1

I have a YAML file that might be changed on two different branches within a git repository. For simplicity let's start with this content as a base and create two branches:

a: 1

If I add key b with value 1 on one branch and key c with value 2 on the second branch and try to merge both, I get a merge conflict which might be resolved with adding a parameter to merging strategy -X theirs or -X ours. In both cases, unfortunately, the resulting merge commit ends up ignoring changes from one branch.
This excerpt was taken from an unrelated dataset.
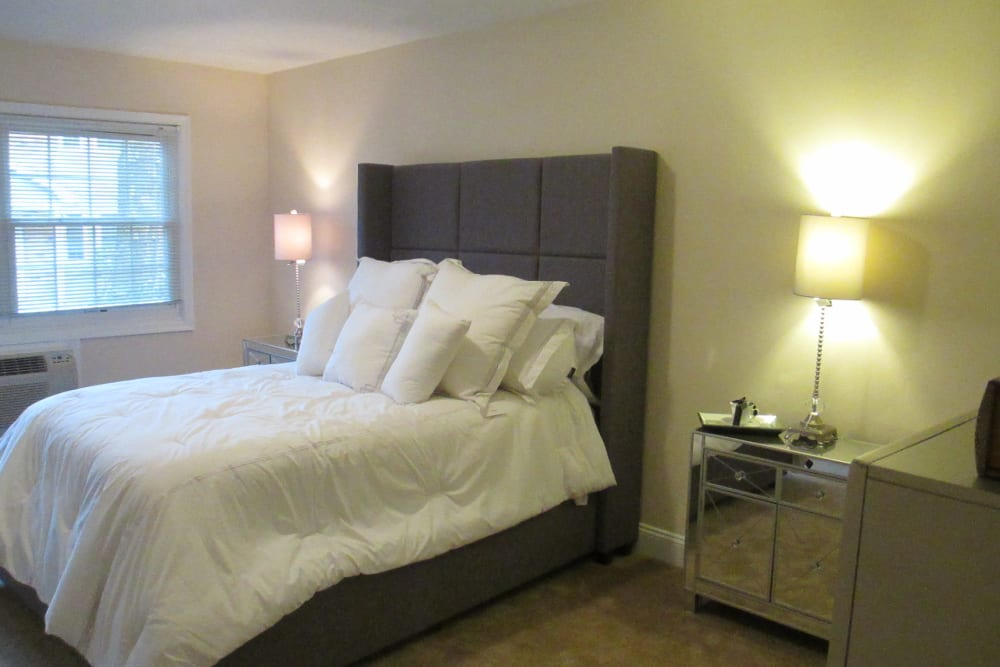 Master bedroom at Eagle Rock Apartments at Woodbury in Woodbury, New York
If I understood it correctly, this is intended behavior because git does not analyze the content of the file and works only with diffs on each branch. However, I would like to end up with this:

a: 1
b: 1
c: 1

Is there any simple way to do that?

Kostrahb
  • 709
  • 1
  • 9
  • 21
  • Does this answer your question? [git merge, keep both](https://stackoverflow.com/questions/13263902/git-merge-keep-both) – flyx Jun 05 '20 at 09:40
  • No, it does not. There also could be changes that delete and change keys .. which as I think about it causes much more difficulties than I originally thought – Kostrahb Jun 05 '20 at 10:03
  • closely related to https://stackoverflow.com/questions/13727300/git-merge-conflict-with-yaml-files – Kay V Feb 25 '22 at 11:58

1 Answers1

0

Git does its merge work using simple line-based text matching. This does not suffice in general for merging yaml data. Do not attempt to merge arbitrary yaml with Git's merge algorithms. Do your own merge, some other way, using the base version of the file as the starting point and both branch-tip versions of the file as the changes to be merged.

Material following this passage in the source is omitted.